2025 USA-NA-AIO Round 1, Problem 3, Part 8

Part 8 (5 points, coding task)

Do the following tasks in this part.

  1. Define a function called my_train_test_split that splits the whole dataset into the training component and the test/validation component.

    • The split is random

    • Inputs

      • X: A DataFrame object of features of all sample data.

      • y: A Series object of labels of all sample data.

      • test_size: It takes a value between 0 and 1 that denotes the fraction of samples used for testing. That is, the number of samples used for testing is int(total number of samples * test_size).

    • Outputs

      • X_train: It keeps samples in X for training.

      • X_test: It keeps samples in X for testing.

      • y_train: It keeps samples in y for training.

      • y_test: It keeps samples in y for testing.

  2. Call this function with inputs

    • X = X

    • y = y

    • test_state = 0.2

  3. Print object types and shapes of X_train, X_test, y_train, y_test.

### WRITE YOUR SOLUTION HERE ###
def my_train_test_split(X, y, test_size):
    num_samples = X.shape[0]
    num_test_samples = int(num_samples * test_size)
    indices = np.random.permutation(num_samples)
    test_indices = indices[:num_test_samples]
    train_indices = indices[num_test_samples:]

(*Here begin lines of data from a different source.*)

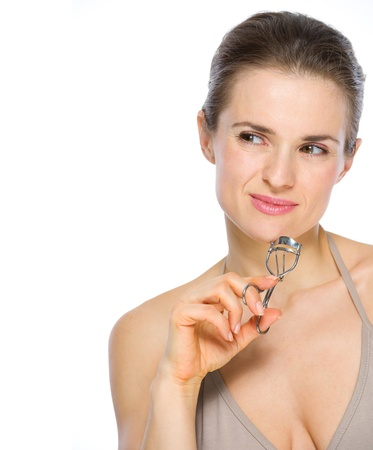Beauty portrait of young woman holding eyelash curler and looking on copy space Stock Photo - 19848799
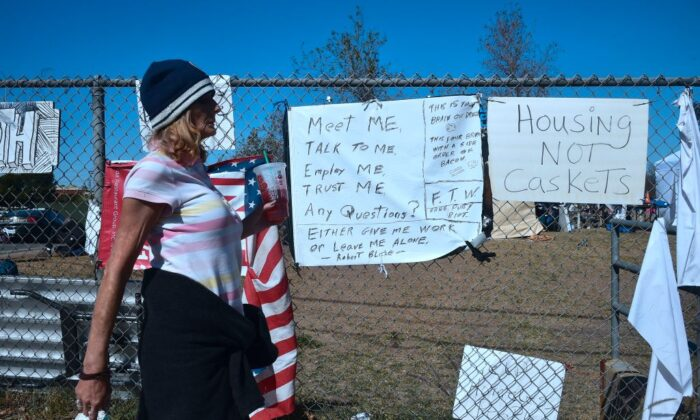 A woman walks past signs posted at the homeless encampment beside the Santa Ana River in Anaheim, Calif., on Feb. 20, 2018. (Frederic J. Brown/AFP via Getty Images)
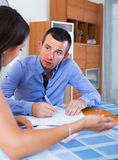 Irritated spouses having serious conversation Royalty Free Stock Photo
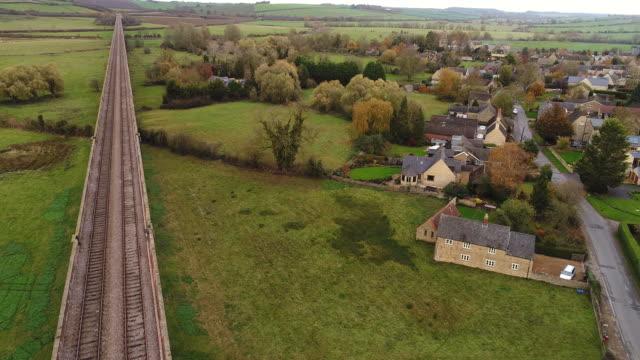 drones eye view along the harringworth railway viaduct. - viaduct stock videos & royalty-free footage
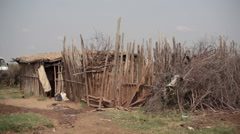 Children next to rural hut mud house, Samburu, Kenya, Africa Stock Footage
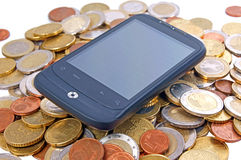 Smartphone. Black smartphone and many coins Stock Image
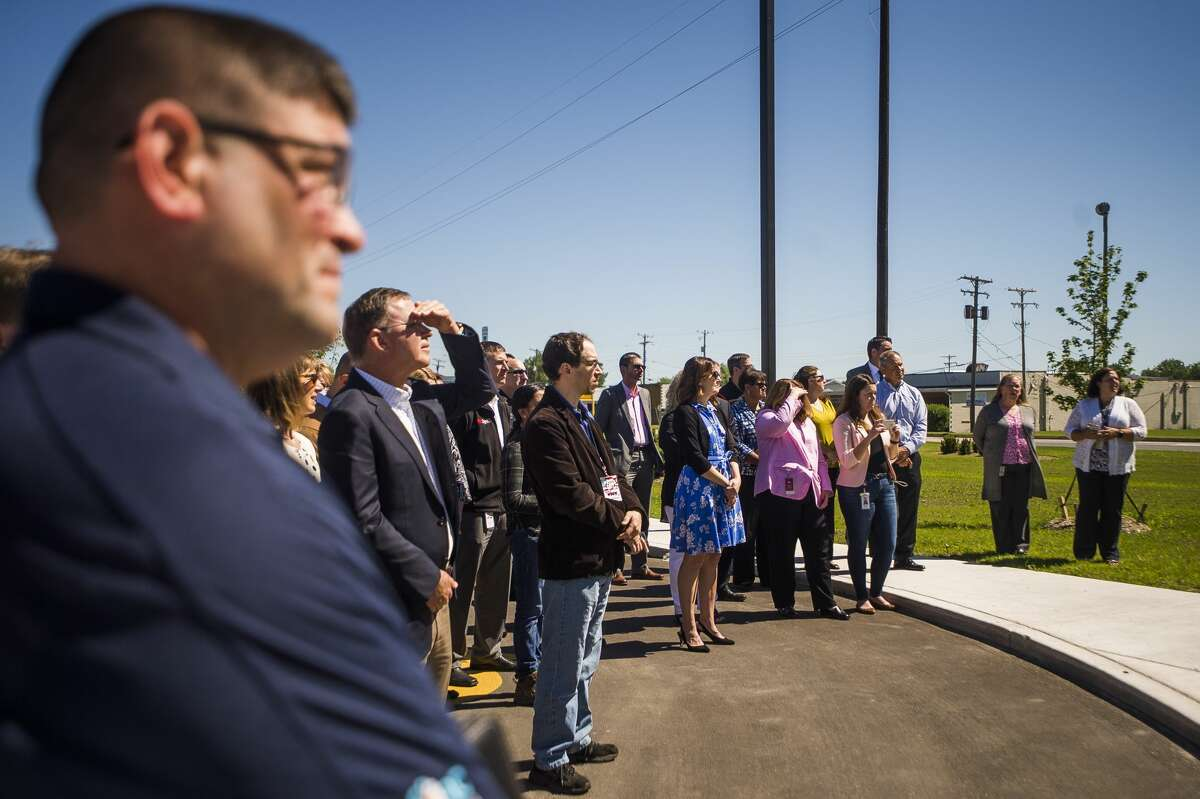 Guests listen as Dow Vice President of Operations, Canada and USA North Reiner Roghmann speaks during a ribbon cutting event for the Michigan Operations I-Park's new gatehouse entrance on Thursday, June 20, 2019 in Midland. (Katy Kildee/kkildee@mdn.net)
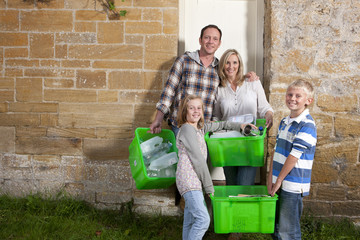 Smiling family holding bins full of recycling materials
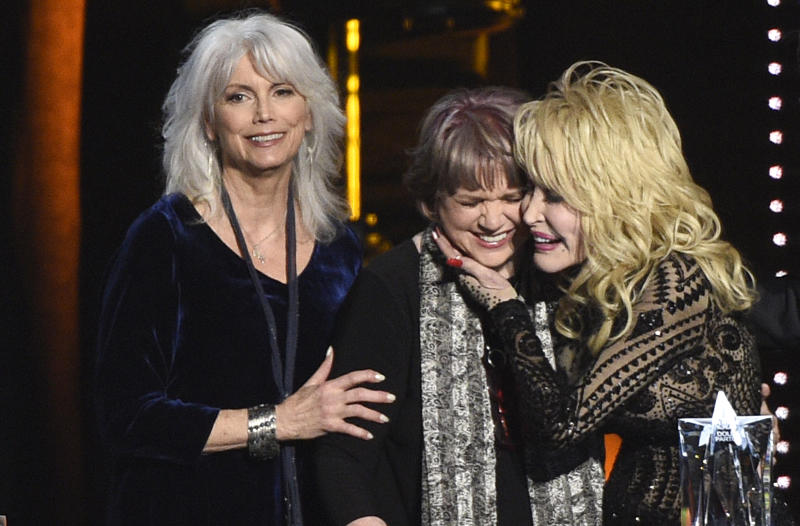 CORRECTS YEAR TO 2019 - Emmylou Harris, from left, and Linda Ronstadt present Dolly Parton with the MusiCares Person of the Year award on Friday, Feb. 8, 2019, at the Los Angeles Convention Center. (Photo by Chris Pizzello/Invision/AP)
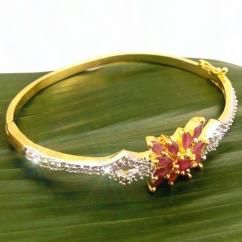 Ruby Flower CZ American Diamond Gold Plated Bracelet Bangle Beautifully hand crafted bracelet bangle Sparkles like real diamond gold bracelet bangle High quality American Diamonds are used Sleek fit bracelet Free size - fits every hand Gold plated bracelet bangle   ₹799.00 INR buy at http://crazyberry.in/online-shopping/artificial-imitation-fashion-jewellery/ruby-flower-cz-american-diamond-gold-plated-bracelet-bangle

    X_train = X.iloc[train_indices]
    X_test = X.iloc[test_indices]
    y_train = y.iloc[train_indices]
    y_test = y.iloc[test_indices]

    return X_train, X_test, y_train, y_test

X_train, X_test, y_train, y_test = my_train_test_split(X, y, 0.2)

print(type(X_train))
print(type(X_test))
print(type(y_train))
print(type(y_test))

print(X_train.shape)
print(X_test.shape)
print(y_train.shape)
print(y_test.shape)

""" END OF THIS PART """